First, the domestic CATV-Telco duopoly of landline Internet Service Providers (ISPs) may attempt to choke Internet growth in order to protect Pay TV subscriptions. Research at Cisco Systems concludes over half of consumer Internet traffic will be video next year and grow 17-fold by 2015. As landline ISPs impose bandwidth metering and/or other pricing schemes to retard Internet growth, they'll create opportunities for fixed-station Wireless Internet Service Providers (WISPs) to compete, especially among commercial accounts. A projection of the applicable forecast parameters and sectors is provided below.

============

## Prompt
Answer these questions from the passage on Internet service providers above:
1. What might landline ISPs be trying to protect by choking Internet growth?
2. According to Cisco Systems research, what share of consumer Internet traffic will be video next year?
3. Which providers will gain chances to compete, and among what kind of accounts especially?

## Excerpted records
============

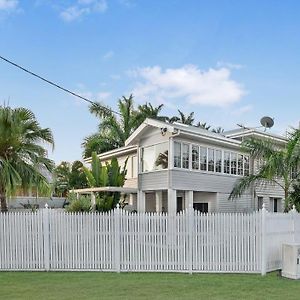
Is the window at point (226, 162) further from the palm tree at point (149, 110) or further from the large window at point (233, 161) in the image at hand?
the palm tree at point (149, 110)

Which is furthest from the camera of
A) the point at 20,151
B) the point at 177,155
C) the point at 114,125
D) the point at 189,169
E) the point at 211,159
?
the point at 114,125

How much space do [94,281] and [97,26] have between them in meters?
8.96

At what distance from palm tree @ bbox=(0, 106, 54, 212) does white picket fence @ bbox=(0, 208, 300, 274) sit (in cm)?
211

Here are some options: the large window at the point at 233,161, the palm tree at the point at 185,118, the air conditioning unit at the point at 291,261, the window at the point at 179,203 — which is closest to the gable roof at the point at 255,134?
the large window at the point at 233,161

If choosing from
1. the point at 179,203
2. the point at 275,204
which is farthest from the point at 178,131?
the point at 275,204

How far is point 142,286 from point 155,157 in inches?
484

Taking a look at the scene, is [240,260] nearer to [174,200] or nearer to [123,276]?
[123,276]

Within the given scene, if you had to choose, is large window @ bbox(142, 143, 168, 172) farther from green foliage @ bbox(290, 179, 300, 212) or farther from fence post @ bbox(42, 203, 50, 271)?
fence post @ bbox(42, 203, 50, 271)

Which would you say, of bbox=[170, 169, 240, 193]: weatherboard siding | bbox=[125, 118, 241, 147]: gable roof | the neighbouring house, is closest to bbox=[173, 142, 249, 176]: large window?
the neighbouring house

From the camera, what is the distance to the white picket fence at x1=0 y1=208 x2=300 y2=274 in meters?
12.2

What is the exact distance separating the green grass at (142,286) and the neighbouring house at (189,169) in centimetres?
915

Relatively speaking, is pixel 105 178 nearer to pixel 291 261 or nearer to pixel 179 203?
pixel 179 203

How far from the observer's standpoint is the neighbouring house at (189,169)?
21.0 meters

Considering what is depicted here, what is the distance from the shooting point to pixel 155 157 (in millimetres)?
22203
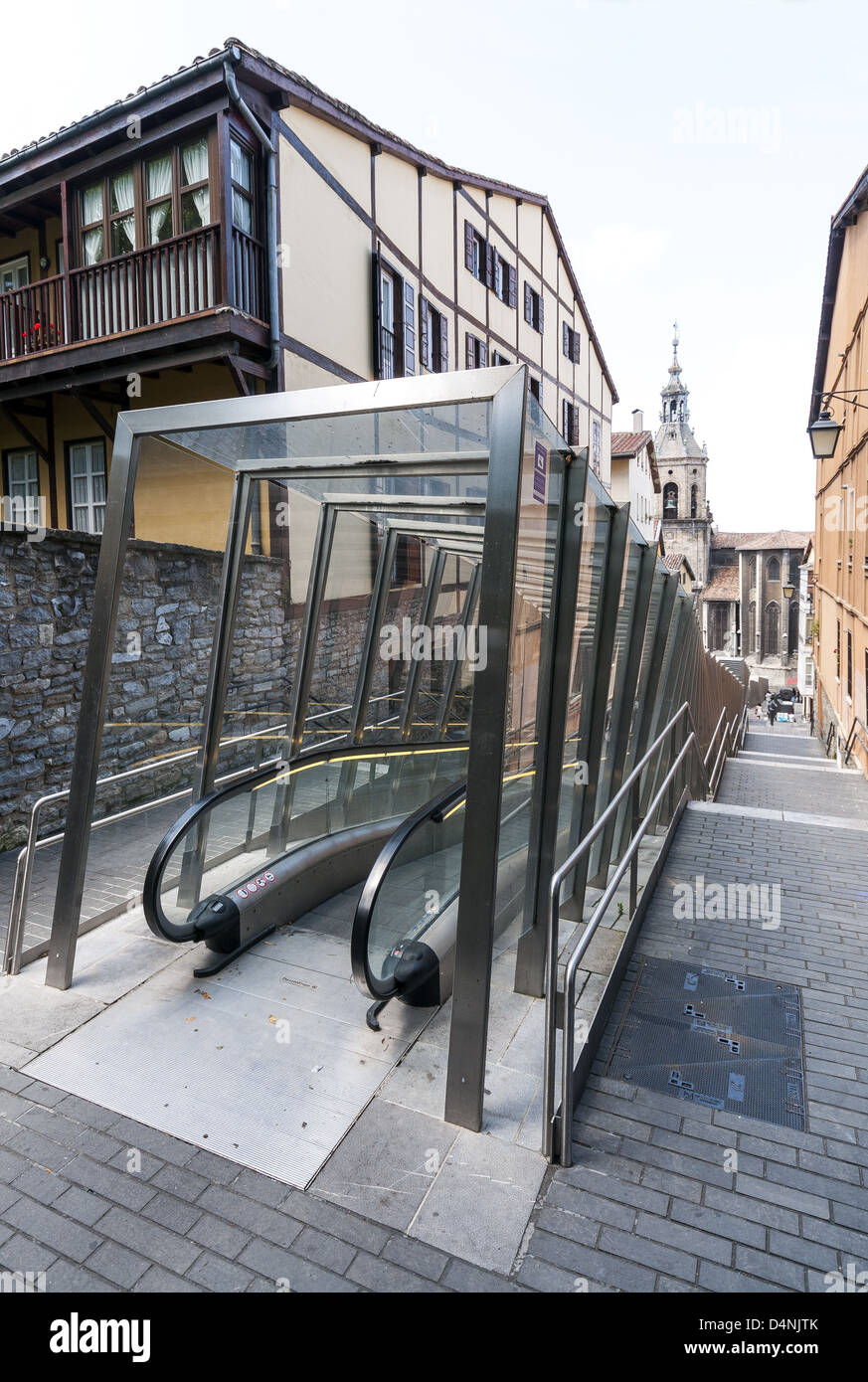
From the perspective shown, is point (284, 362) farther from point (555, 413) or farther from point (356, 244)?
point (555, 413)

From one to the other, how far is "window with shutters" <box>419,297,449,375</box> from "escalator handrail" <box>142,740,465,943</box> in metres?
9.67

============

## Complete output
1. Pay TV subscriptions.
2. Over half.
3. Fixed-station Wireless Internet Service Providers (WISPs), especially among commercial accounts.